_Exercise input_:
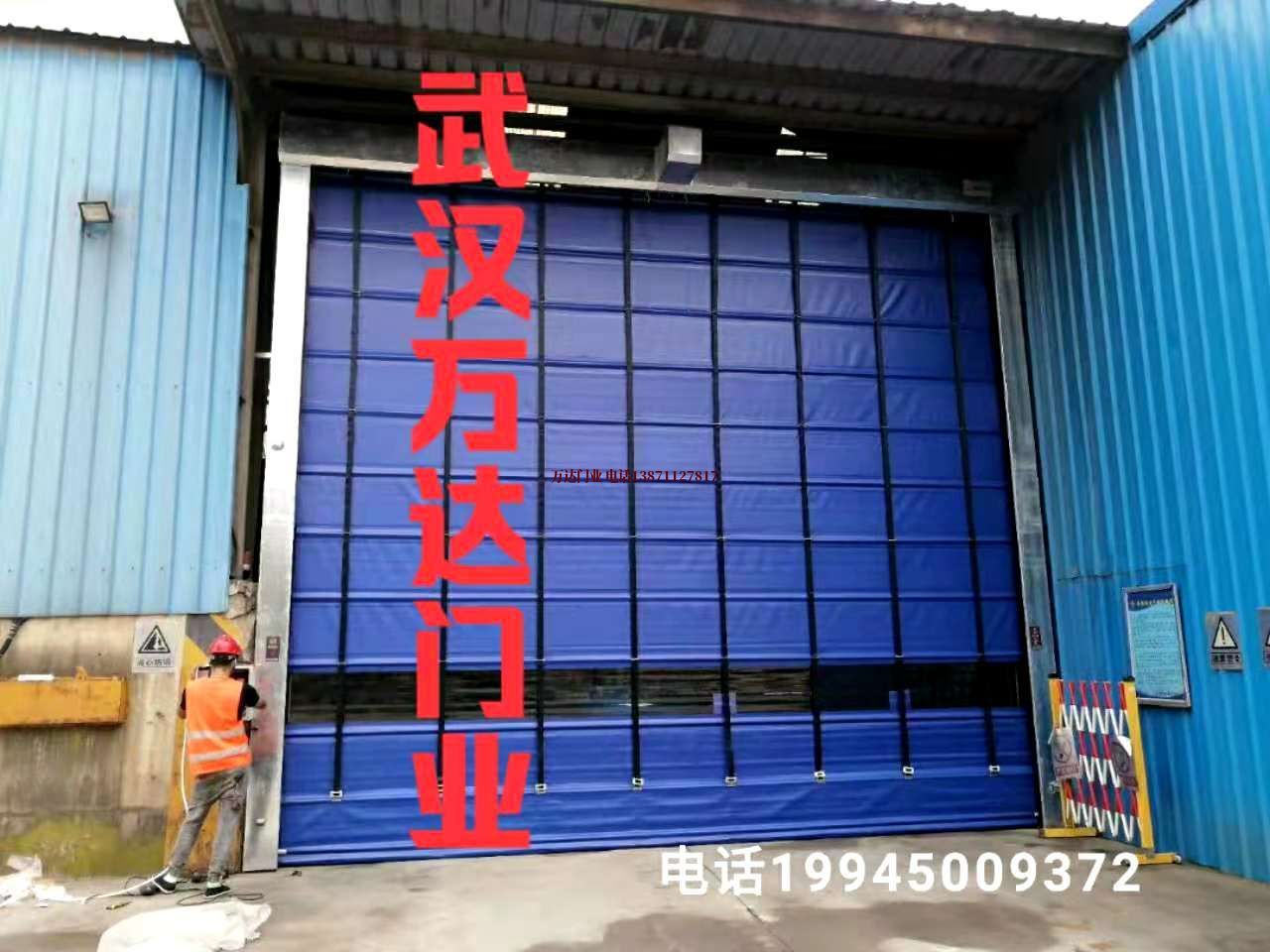 深圳快速卷帘门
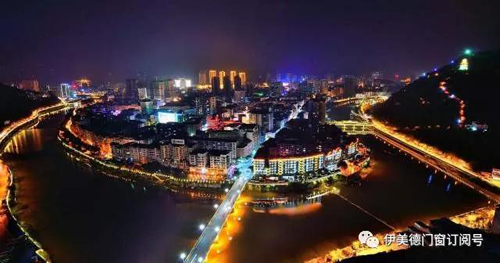 伊美德鋁合金門窗再下一城,簽約重慶石柱縣,建立專賣店 伊美德鋁合金門窗再下一城,簽約重慶石柱縣,建立專賣店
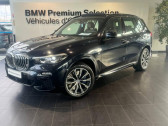 Bmw X5 occasion année 2020 boite Automatique Annonce Bmw X5 occasion Essence xDrive45e 394ch M Sport 17cv à VENISSIEUX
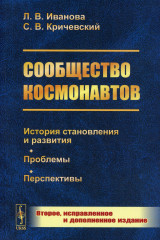 Сообщество космонавтов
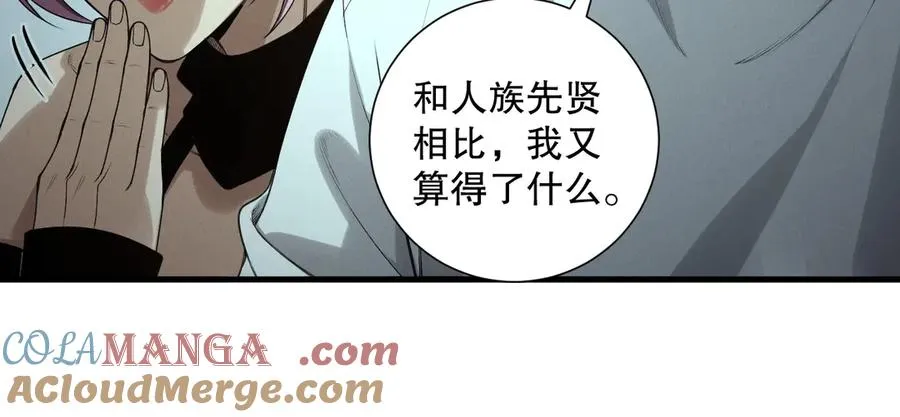 第184话 兽神高原56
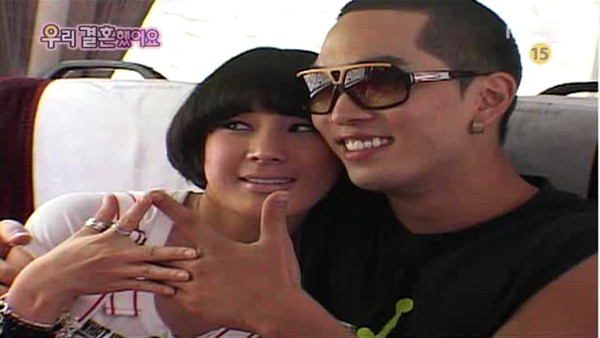 ▲ 서인영과 크라운제이ⓒMBC '우리 결혼했어요'방송 캡처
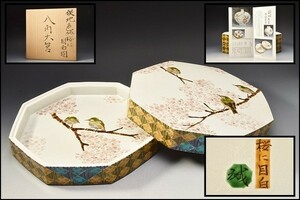 U07436 東京芸大 高橋誠 銀地色絵 桜に目白図 八角 大筥 大筥 蓋物 色絵磁器 共箱 特上作 師 人間国宝 藤本能道 /桜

_Exercise brief_:
Repeat, line for line and exactly, the material from its first line through the line that contains "크라운제이ⓒMBC '우리 결혼했어요'방송 캡처", both ends included; no pictures belong in the copy.

_Task answer_:
 深圳快速卷帘门
 伊美德鋁合金門窗再下一城,簽約重慶石柱縣,建立專賣店 伊美德鋁合金門窗再下一城,簽約重慶石柱縣,建立專賣店
 Bmw X5 occasion année 2020 boite Automatique Annonce Bmw X5 occasion Essence xDrive45e 394ch M Sport 17cv à VENISSIEUX
 Сообщество космонавтов
 第184话 兽神高原56
 ▲ 서인영과 크라운제이ⓒMBC '우리 결혼했어요'방송 캡처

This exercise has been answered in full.